Steps towards generalizing vectorization in Affine

Thanks for starting this thread Diego and sorry for the delay, I was out last week.
I think you put the finger on some key composability limitations.

The main problem I see is that vector.transfer is a high-level op (which you also mention in your last post) but for some reason, 1-D affine.vector_load/store “raises” to it on the way to LLVM. I understand this was done for expediency but it seems to me this is the root cause of your immediate problem. I would look into 2 things:

  1. refactoring the lowering of affine to std to avoid going through vector.transfer.
  2. have a legalization pattern that takes 1-D vector.transfer ops with agreeable (permutation map + alignment + layout) and rewrite those to affine.vector operations. You can then apply those patterns greedily. If you use a post-pass that comes immediately after vectorization, this could grow to legalize more things for affine analyses and transformations, in the future.

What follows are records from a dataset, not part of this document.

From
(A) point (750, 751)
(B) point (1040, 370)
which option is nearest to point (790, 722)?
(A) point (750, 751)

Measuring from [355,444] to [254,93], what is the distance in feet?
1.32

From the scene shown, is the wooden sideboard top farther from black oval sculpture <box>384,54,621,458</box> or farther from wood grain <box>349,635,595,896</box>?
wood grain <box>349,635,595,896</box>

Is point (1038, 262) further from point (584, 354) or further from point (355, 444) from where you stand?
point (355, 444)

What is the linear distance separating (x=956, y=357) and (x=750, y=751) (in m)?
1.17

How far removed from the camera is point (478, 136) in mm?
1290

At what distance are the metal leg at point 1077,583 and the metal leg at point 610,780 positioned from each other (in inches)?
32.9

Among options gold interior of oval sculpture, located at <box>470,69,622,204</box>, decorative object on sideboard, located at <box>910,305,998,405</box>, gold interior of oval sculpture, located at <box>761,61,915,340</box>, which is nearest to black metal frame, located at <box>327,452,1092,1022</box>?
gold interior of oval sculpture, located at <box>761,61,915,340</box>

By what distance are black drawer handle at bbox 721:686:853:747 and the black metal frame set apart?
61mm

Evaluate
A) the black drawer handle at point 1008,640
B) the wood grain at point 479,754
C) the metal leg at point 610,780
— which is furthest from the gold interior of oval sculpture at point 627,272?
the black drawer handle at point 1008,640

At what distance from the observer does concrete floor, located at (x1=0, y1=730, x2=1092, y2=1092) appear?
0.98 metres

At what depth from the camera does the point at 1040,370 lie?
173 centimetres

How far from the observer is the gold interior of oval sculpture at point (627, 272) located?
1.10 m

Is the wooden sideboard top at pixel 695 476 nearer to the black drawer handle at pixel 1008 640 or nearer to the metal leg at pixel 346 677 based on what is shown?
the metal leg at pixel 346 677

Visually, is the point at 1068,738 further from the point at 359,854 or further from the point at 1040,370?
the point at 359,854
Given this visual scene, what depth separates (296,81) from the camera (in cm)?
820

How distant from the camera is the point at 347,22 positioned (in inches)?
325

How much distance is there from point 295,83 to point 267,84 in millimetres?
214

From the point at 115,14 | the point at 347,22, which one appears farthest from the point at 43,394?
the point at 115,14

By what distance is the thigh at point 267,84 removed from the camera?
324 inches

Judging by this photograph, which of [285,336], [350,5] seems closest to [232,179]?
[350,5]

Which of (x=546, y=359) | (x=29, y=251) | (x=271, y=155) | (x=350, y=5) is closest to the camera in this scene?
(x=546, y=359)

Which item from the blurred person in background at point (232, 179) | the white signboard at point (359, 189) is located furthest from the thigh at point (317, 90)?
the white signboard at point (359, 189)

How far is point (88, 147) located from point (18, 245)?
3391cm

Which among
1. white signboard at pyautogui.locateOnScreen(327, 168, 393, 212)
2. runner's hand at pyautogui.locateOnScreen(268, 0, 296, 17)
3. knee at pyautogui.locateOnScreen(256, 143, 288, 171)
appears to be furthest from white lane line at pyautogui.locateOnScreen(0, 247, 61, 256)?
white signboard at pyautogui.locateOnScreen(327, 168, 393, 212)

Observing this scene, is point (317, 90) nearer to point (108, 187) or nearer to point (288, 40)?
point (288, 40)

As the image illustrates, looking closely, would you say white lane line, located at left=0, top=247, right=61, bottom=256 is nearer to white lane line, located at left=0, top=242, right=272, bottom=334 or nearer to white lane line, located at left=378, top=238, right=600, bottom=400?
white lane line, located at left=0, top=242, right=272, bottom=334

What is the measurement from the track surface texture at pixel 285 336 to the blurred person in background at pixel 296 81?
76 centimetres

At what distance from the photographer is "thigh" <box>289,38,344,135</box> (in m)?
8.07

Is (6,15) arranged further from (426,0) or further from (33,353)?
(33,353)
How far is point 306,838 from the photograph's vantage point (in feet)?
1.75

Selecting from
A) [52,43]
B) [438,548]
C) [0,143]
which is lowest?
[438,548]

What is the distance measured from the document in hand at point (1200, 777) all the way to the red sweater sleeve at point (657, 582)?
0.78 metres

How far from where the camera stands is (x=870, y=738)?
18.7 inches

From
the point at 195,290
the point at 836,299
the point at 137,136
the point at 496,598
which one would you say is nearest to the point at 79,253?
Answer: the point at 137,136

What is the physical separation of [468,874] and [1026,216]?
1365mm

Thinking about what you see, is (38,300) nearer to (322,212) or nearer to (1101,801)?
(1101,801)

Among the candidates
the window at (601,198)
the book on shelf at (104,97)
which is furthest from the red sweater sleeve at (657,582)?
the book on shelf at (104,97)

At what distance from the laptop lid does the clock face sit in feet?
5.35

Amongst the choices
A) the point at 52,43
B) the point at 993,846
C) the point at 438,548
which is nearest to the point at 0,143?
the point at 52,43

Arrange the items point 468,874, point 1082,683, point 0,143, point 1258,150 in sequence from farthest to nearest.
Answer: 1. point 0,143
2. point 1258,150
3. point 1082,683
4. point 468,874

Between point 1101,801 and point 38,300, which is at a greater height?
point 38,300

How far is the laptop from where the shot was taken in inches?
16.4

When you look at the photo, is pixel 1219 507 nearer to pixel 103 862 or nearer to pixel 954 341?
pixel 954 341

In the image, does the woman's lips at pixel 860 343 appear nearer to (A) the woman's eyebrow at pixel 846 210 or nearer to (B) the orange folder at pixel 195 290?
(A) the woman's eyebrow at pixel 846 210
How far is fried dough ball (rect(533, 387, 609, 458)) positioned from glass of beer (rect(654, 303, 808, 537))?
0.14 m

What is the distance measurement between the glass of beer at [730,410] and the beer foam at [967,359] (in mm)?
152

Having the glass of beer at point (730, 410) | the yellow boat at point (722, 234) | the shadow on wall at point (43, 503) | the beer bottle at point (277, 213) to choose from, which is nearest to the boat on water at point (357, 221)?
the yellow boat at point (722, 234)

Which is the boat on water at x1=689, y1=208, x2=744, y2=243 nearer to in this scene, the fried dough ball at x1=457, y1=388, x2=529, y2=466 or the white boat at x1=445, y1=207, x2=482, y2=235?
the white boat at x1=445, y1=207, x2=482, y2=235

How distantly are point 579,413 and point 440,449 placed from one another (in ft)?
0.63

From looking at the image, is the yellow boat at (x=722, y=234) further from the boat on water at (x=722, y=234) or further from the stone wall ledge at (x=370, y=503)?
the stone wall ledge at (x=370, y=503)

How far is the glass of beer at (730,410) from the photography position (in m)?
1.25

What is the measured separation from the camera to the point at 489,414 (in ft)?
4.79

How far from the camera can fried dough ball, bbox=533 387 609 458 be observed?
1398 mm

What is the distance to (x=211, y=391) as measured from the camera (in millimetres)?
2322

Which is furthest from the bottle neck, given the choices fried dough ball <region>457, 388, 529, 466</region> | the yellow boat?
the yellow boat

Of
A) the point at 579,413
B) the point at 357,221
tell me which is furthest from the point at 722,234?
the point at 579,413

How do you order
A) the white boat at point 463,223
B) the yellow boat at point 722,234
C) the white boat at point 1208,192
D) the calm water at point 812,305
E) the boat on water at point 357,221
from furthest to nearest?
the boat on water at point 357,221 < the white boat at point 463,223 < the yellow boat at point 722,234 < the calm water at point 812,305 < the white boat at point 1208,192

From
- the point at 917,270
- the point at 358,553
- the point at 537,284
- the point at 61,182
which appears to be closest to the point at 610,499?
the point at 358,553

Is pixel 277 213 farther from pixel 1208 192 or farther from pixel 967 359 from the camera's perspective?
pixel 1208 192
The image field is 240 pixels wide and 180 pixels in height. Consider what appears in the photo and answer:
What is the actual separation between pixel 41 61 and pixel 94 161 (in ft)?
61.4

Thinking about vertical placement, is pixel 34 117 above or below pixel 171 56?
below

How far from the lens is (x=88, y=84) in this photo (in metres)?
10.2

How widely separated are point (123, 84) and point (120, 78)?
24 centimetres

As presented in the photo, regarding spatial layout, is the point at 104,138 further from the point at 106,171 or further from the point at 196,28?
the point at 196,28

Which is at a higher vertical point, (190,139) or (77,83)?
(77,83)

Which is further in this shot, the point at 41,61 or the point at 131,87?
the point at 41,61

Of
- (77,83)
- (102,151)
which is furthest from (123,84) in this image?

Absolutely, the affine dialect has some conflations and limitations, here is a small laundry list for such an ecosystem that I would welcome:

  1. AffineExpr/AffineMap (resp. affine.apply/min/max) are not affine types (resp. operations) but really std/arith types (resp. operations) that apply to arbitrary index and behave differently for “symbols” and “dims” (for affine.apply, dims compose, symbols concatenate). What SSA values “symbols” and “dims” are allowed to bind to in a particular transformation setting is completely orthogonal. Longer term, this hints at a new arith dialect that can be expanded with polynomial, log/exp/shift (for recursive, FFT, scans etc).
  2. most other affine dialect operations are just std operations whose operands are the result of arith.affine_apply/min/max with extra dim/symbol operands requirements related to AffineScope. Using the std form for these ops with additional arith.affine_apply/min/max analysis/canonicalizations would trigger the following:
    a. shake up missing canonicalization infra (e.g. std.addiarith.affine_apply, nested loop bounds canonicalization, …).
    b. mix affine and non-affine indexing within a given load/store like op: it should be pretty easy to extend dependence analysis to support some dependences that are partially *-distance (Allen & Kennedy notation) and relax existing violated dependence analysis checks (e.g. here).
    c. longer-term, remove duplicated “affine-only” IR, whose existence is a byproduct of MLIR initially only being able to represent affine.load/store/for/if. Arguably, this would require a bit of “raising”/analysis to make arith.affine_apply/min/max more prominent, but this is simple in the overall picture.
  3. extend and generalize transformations that have been implemented pessimistically in “affine only” form to also work more optimistically with only subsets of arith.affine_apply operands.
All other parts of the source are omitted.